*Required work*.
Your answer should be an exact copy of the lines from the one containing "Punk Blue Denim Choker Collar Necklace" through the last line of the records below, without any pictures.

--- START ---

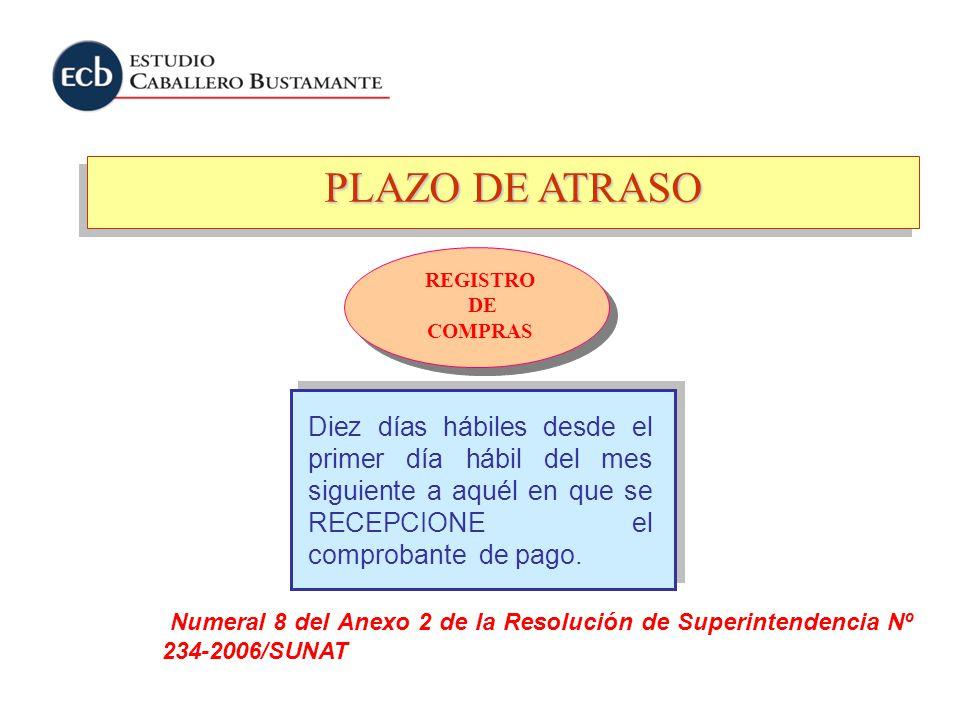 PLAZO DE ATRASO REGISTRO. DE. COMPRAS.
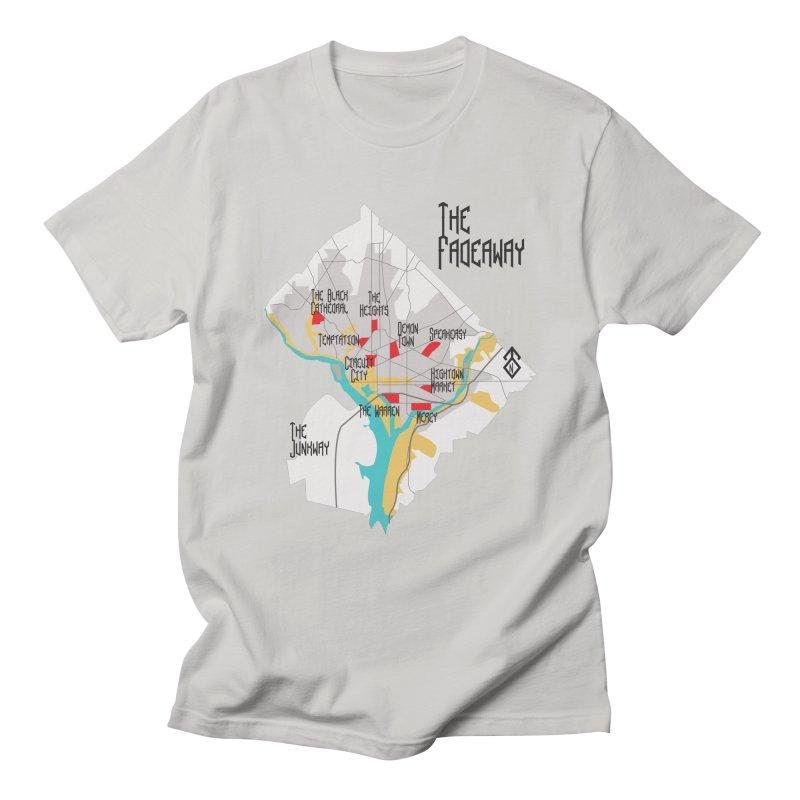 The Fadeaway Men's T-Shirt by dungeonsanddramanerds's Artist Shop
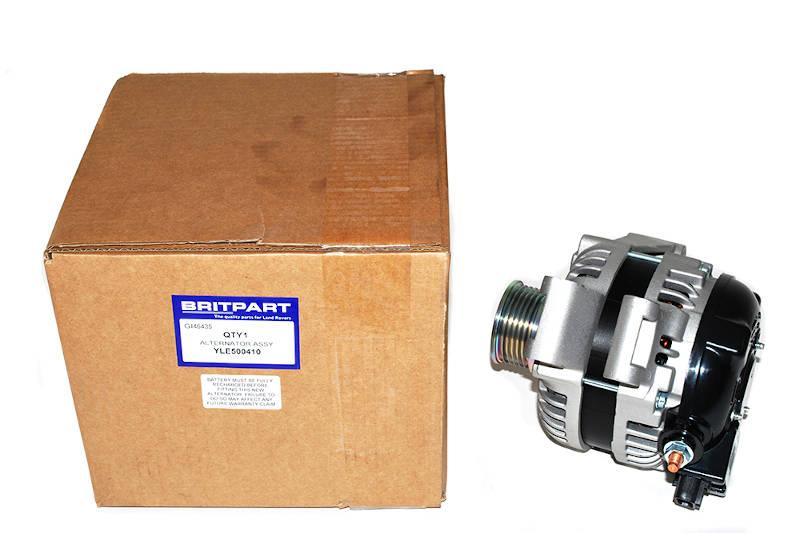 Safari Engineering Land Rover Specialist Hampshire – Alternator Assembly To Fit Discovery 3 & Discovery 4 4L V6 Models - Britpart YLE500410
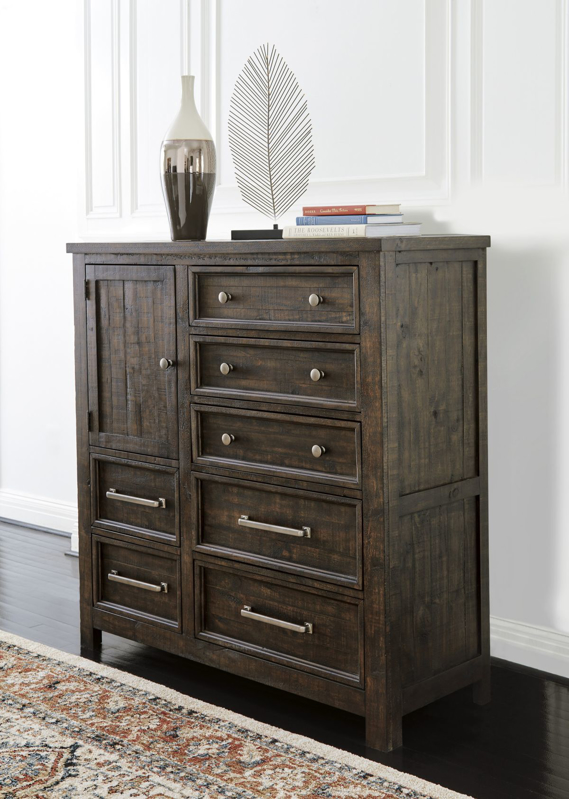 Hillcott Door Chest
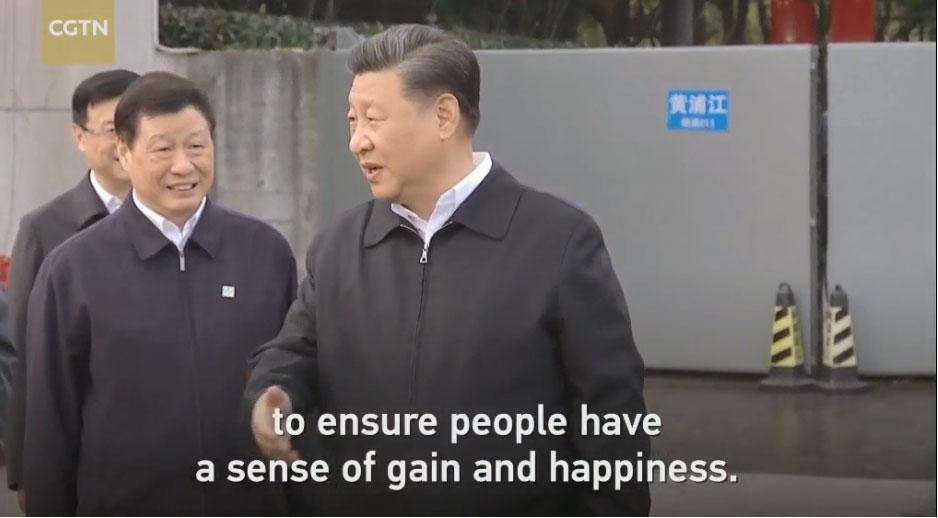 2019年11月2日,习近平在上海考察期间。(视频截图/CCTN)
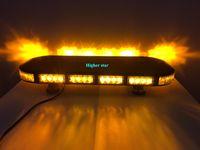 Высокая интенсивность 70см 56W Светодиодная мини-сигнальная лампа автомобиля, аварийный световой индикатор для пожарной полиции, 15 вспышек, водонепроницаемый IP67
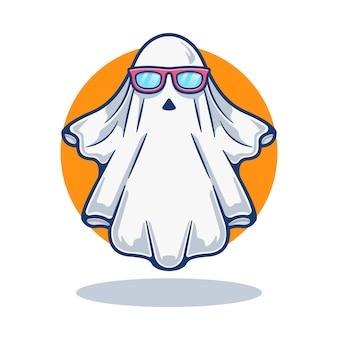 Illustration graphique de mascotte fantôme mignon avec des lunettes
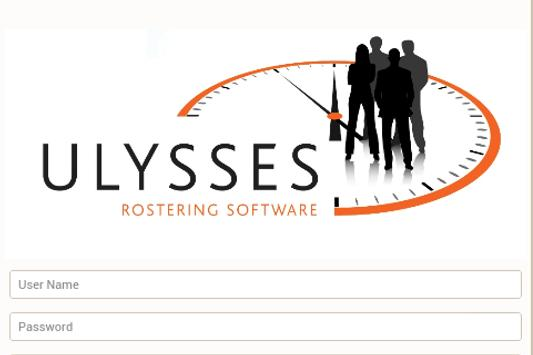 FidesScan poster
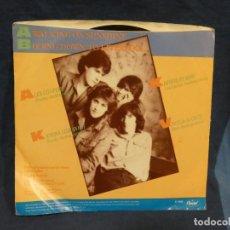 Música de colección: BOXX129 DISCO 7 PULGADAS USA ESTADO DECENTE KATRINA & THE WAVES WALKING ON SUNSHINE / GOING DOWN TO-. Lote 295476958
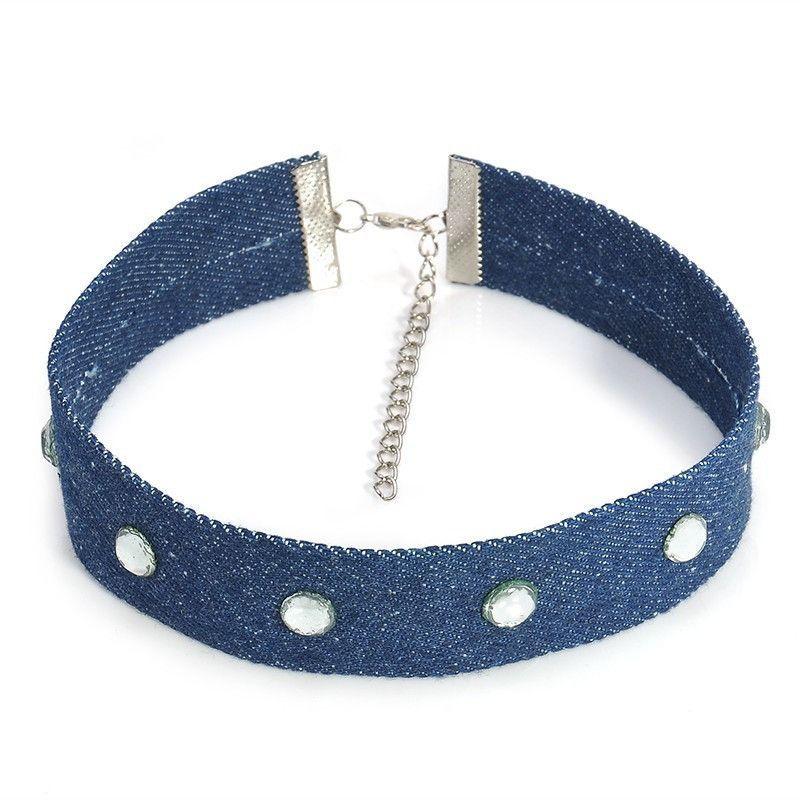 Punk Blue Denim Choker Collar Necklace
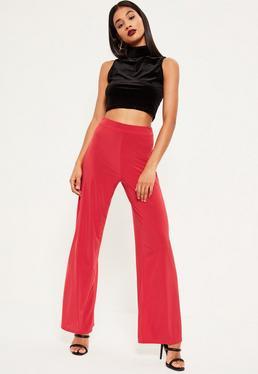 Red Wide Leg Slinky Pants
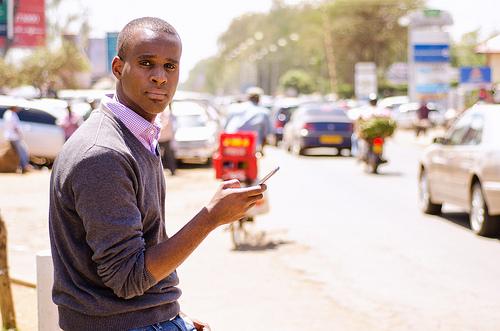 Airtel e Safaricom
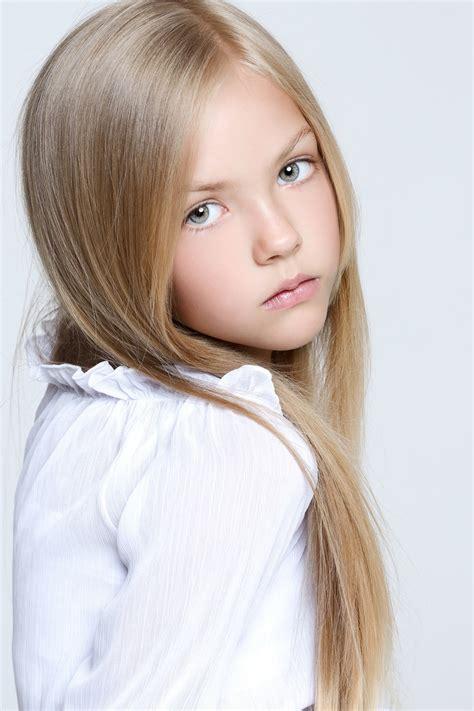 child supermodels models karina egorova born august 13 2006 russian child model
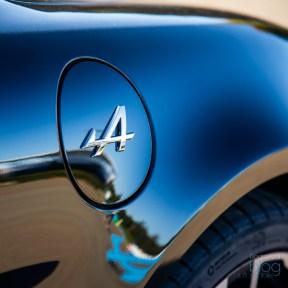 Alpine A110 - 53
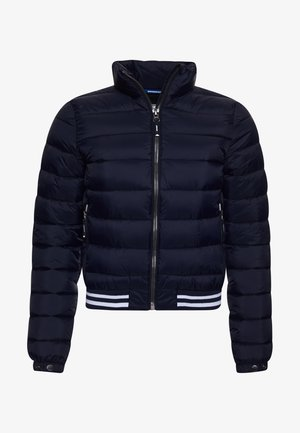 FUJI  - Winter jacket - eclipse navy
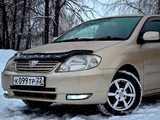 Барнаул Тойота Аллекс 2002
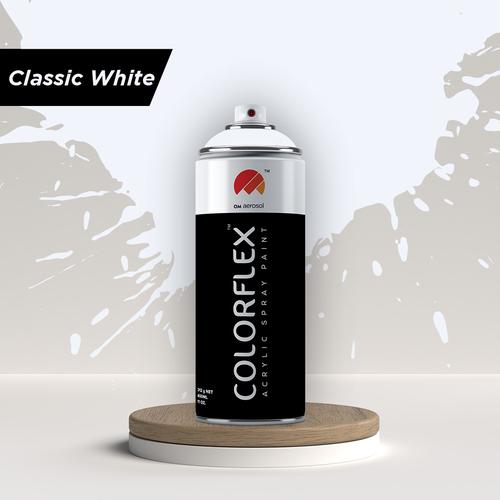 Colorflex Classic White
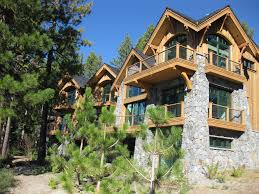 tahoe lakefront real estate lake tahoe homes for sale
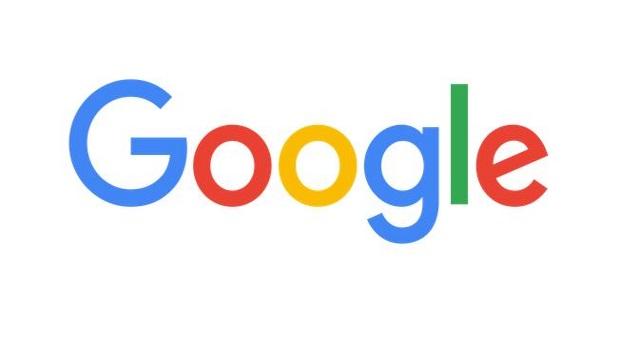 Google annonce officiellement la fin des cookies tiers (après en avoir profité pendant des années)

--- END ---

*Your solution*.
 Punk Blue Denim Choker Collar Necklace
 Red Wide Leg Slinky Pants
 Airtel e Safaricom
 child supermodels models karina egorova born august 13 2006 russian child model
 Alpine A110 - 53
 FUJI  - Winter jacket - eclipse navy
 Барнаул Тойота Аллекс 2002
 Colorflex Classic White
 tahoe lakefront real estate lake tahoe homes for sale
 Google annonce officiellement la fin des cookies tiers (après en avoir profité pendant des années)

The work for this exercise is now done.